The great broom evolution

The lowly broom may well be the oldest cleaning tool mankind has used in all of history. Brooms are mentioned in the Bible and archaeologists have found undoubted evidence that brooms were used in prehistoric times. While the first brooms may have been just a handful of grass bound into a form that more resembled today’s whisk-broom than our long-handled version, primitive man and even some other primates may have used small, leafy branches to brush away leaves or gravel in order to provide a smooth place to rest. Those early homemade brooms had to be replaced often.
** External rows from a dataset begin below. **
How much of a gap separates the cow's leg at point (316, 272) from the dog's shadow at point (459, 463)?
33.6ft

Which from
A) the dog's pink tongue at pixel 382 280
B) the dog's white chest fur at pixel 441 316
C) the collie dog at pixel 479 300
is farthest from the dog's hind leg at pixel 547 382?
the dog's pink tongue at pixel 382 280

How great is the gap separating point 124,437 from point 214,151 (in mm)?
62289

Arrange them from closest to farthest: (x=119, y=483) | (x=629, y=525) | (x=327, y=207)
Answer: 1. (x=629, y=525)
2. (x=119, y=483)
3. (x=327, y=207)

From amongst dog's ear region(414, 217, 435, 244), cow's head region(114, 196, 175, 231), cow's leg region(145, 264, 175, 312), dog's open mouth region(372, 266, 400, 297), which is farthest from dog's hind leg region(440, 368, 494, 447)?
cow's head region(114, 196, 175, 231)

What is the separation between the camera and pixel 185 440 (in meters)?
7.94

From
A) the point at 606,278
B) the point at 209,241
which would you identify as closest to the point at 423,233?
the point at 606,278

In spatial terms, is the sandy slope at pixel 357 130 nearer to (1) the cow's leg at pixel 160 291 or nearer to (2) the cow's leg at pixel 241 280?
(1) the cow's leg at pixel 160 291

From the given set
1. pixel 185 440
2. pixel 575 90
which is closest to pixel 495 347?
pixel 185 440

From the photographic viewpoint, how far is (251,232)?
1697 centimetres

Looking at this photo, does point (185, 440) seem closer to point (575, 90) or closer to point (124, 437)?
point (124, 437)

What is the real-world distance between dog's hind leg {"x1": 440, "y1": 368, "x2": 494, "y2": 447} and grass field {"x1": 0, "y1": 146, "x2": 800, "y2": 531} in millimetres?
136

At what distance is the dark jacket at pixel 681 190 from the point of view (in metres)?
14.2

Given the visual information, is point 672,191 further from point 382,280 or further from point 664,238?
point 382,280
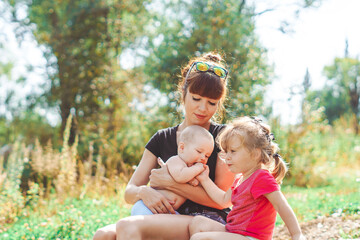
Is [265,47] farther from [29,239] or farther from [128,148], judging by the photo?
[29,239]

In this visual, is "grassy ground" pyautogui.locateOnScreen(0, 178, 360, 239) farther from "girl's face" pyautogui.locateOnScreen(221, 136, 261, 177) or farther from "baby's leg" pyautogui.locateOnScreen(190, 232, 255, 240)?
"girl's face" pyautogui.locateOnScreen(221, 136, 261, 177)

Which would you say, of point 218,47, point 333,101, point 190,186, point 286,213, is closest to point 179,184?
point 190,186

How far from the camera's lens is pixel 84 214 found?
4.25 metres

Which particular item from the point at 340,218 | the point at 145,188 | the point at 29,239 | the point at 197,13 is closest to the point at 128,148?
the point at 197,13

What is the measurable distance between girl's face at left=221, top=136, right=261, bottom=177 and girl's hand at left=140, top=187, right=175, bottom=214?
48cm

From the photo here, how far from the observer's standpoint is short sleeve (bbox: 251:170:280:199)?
1.84m

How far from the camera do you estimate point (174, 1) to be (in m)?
8.29

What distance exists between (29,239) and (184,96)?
2.39m

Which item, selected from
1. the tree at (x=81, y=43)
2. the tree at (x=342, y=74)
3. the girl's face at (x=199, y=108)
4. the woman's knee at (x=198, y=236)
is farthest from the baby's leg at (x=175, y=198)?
the tree at (x=342, y=74)

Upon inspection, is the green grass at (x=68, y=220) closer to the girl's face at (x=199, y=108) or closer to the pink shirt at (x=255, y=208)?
the girl's face at (x=199, y=108)

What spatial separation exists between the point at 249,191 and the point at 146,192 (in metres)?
0.70

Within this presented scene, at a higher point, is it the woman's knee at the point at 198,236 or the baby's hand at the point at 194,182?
the baby's hand at the point at 194,182

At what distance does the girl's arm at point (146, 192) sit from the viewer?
2189mm

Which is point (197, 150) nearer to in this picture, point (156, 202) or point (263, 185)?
point (156, 202)
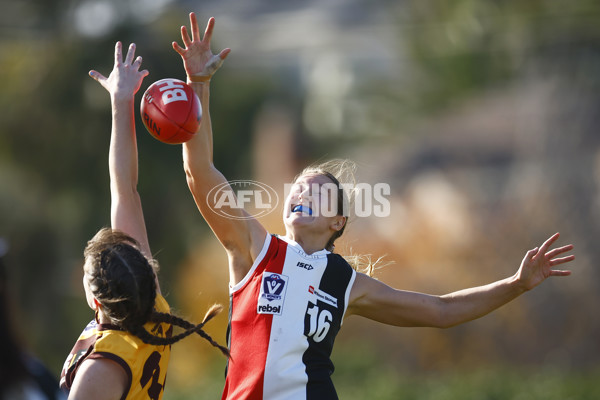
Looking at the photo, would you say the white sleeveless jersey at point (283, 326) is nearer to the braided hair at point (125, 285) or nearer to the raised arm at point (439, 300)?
the raised arm at point (439, 300)

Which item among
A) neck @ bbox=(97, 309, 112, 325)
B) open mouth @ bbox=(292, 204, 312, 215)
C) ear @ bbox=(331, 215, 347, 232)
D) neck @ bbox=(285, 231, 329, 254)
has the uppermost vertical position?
open mouth @ bbox=(292, 204, 312, 215)

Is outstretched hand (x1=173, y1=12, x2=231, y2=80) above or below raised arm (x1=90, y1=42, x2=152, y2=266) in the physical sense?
above

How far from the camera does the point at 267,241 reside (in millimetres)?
3732

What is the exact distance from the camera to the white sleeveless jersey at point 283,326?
356 centimetres

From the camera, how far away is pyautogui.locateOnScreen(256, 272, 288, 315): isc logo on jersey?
3627 millimetres

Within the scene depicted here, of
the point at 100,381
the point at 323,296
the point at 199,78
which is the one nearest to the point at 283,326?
the point at 323,296

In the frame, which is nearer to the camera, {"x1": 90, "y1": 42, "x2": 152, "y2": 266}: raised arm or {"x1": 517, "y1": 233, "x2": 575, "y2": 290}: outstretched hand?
{"x1": 90, "y1": 42, "x2": 152, "y2": 266}: raised arm

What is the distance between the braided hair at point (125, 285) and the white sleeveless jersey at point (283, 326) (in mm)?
398

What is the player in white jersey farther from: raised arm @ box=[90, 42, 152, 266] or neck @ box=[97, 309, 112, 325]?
neck @ box=[97, 309, 112, 325]

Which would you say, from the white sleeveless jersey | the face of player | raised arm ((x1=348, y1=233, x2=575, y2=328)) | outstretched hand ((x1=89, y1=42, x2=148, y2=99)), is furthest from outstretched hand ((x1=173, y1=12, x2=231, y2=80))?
raised arm ((x1=348, y1=233, x2=575, y2=328))

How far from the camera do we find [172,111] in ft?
12.4

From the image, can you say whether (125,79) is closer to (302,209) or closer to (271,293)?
(302,209)

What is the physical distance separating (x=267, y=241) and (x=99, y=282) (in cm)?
87

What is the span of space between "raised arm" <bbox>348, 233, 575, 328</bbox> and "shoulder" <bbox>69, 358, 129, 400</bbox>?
4.11 ft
The first documented manufacture of brooms names Levi Dickinson, a Massachusetts farmer who grew broom corn and, in the seventeen hundreds, invented tools to make brooms that would last for a useful period of time. People had been making brooms from various materials for thousands of years before that, but they were often mere short-lived bundles of straw, twigs, reeds, corn husks and other grasses, used mainly to brush away ashes and embers around fires, and later around hearths in dwellings. The name “broom” comes from the thorny shrubs that were commonly used for sweeping and eventually came to refer to the implement itself. The word ”besom” is still in use, though rarely, and refers specifically to a bundle of twigs tied to a stout pole, usually with cord made from hemp or flax. These brooms were thicker and more rounded than today’s typical brooms.